Selected excerpt
__________________________________________________

DETAILED DESCRIPTION OF THE PREFERRED EMBODIMENT
[0019] The drawings illustrate an x-ray emitter assembly 4 which embodies the invention and which is adapted for use with an x-ray apparatus (not shown). With reference to Fig. 1, the emitter assembly 4 includes an x-ray tube assembly 8, a housing assembly 12, a first high voltage connector 16, a second high voltage connector 20, and a supply of dielectric oil 24. The housing assembly 12 encloses the tube assembly 8 and contains the supply of dielectric oil 24 which surrounds the tube assembly 8. The first and second high voltage connectors 16 and 20 are operably connected to the tube assembly 8 and extend through the supply of dielectric oil 24 and the housing assembly 12.
[0020] The tube assembly 8 includes an outer glass envelope 28, a disc shaped anode 32, a rotor 36, a motor 40 and a cathode assembly 44. The outer glass envelope 28 provides a vacuum tube surrounding the cathode assembly 44, the anode 32, and the rotor 36. The cathode assembly 44 includes a conventional thermionic emissive cathode (not shown) and a filament (not shown) which heats the cathode to a temperature which will emit electrons when properly biased. The anode 32 is fabricated of conventional material that emits x-radiation upon electron bombardment. The anode 32 is attached to the motor 40 by way of rotor 36. When current is applied to the motor 40 the rotor 36 and the anode 32 spin. Upon bombardment of electrons from the cathode assembly 44 to the spinning anode 32, x-radiation is emitted from the tube assembly 8.

__________________________________________________

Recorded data
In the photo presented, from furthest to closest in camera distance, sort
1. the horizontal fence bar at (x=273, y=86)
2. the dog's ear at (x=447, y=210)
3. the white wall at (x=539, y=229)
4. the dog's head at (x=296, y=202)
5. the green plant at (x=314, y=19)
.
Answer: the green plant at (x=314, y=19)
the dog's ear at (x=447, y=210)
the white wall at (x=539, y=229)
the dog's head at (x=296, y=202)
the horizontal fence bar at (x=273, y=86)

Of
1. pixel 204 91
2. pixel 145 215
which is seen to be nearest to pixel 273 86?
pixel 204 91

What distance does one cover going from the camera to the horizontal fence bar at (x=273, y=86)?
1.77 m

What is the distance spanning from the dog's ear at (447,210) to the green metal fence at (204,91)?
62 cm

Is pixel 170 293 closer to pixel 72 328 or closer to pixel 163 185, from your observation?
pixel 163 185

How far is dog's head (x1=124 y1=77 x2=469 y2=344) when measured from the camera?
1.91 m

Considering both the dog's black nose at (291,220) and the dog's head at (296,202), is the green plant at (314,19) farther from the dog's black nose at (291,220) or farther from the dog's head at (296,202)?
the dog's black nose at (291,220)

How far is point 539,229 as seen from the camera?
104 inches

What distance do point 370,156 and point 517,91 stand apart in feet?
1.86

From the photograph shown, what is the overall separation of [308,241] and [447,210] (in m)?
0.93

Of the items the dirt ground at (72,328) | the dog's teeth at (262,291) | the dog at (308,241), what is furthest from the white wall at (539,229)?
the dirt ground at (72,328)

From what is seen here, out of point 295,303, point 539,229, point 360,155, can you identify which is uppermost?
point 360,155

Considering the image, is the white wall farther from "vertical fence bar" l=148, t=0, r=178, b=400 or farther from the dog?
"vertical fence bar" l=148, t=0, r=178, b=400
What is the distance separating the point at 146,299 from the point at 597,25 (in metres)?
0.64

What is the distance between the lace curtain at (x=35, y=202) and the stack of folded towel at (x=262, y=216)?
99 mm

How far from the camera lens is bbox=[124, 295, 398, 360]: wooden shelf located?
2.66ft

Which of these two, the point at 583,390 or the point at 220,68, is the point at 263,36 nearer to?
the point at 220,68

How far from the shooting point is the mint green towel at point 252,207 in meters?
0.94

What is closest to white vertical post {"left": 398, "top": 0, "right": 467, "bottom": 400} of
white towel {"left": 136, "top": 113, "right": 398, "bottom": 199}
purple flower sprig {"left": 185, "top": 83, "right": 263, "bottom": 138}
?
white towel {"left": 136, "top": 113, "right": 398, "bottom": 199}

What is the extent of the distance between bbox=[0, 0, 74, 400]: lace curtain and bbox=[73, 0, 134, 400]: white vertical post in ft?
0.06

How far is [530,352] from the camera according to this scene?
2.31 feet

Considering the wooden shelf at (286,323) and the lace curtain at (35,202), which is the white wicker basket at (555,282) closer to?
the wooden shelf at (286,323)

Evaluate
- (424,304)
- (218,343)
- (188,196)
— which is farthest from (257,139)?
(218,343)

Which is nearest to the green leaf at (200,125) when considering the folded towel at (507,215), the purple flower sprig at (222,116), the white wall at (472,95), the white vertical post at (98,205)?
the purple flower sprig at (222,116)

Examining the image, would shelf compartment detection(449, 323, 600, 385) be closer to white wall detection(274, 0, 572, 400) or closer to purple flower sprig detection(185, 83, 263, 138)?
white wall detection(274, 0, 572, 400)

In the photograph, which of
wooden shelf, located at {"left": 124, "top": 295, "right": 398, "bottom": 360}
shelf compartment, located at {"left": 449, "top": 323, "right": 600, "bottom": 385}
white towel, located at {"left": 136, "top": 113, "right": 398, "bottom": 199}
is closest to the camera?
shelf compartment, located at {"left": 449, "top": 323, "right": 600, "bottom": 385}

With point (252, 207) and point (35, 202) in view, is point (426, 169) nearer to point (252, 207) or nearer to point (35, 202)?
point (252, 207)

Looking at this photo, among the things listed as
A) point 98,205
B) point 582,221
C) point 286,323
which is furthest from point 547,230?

__________________________________________________

Required actions
[1] Answer these questions from the x-ray emitter excerpt:
(a) What surrounds the tube assembly 8 inside the housing assembly 12?
(b) What heats the cathode in the cathode assembly 44?
(c) By way of what part is the anode 32 attached to the motor 40?
[2] Please print the x-ray emitter excerpt from "[0020] The tube" up to and including "from the tube assembly 8.".
[3] Decide whether each statement agrees with the x-ray emitter excerpt, and give yes or no along with the words from it that settle the matter:
(a) The housing assembly encloses the tube assembly.
(b) The anode is cylinder shaped.
(c) The anode spins when current is applied to the motor.
The items above play no part in this.

Responses to the exercise
[1]
(a) The supply of dielectric oil 24.
(b) A filament.
(c) The rotor 36.

[2]
[0020] The tube assembly 8 includes an outer glass envelope 28, a disc shaped anode 32, a rotor 36, a motor 40 and a cathode assembly 44. The outer glass envelope 28 provides a vacuum tube surrounding the cathode assembly 44, the anode 32, and the rotor 36. The cathode assembly 44 includes a conventional thermionic emissive cathode (not shown) and a filament (not shown) which heats the cathode to a temperature which will emit electrons when properly biased. The anode 32 is fabricated of conventional material that emits x-radiation upon electron bombardment. The anode 32 is attached to the motor 40 by way of rotor 36. When current is applied to the motor 40 the rotor 36 and the anode 32 spin. Upon bombardment of electrons from the cathode assembly 44 to the spinning anode 32, x-radiation is emitted from the tube assembly 8.

[3]
(a) Yes: "The housing assembly 12 encloses the tube assembly 8"
(b) No: "a disc shaped anode 32"
(c) Yes: "When current is applied to the motor 40 the rotor 36 and the anode 32 spin."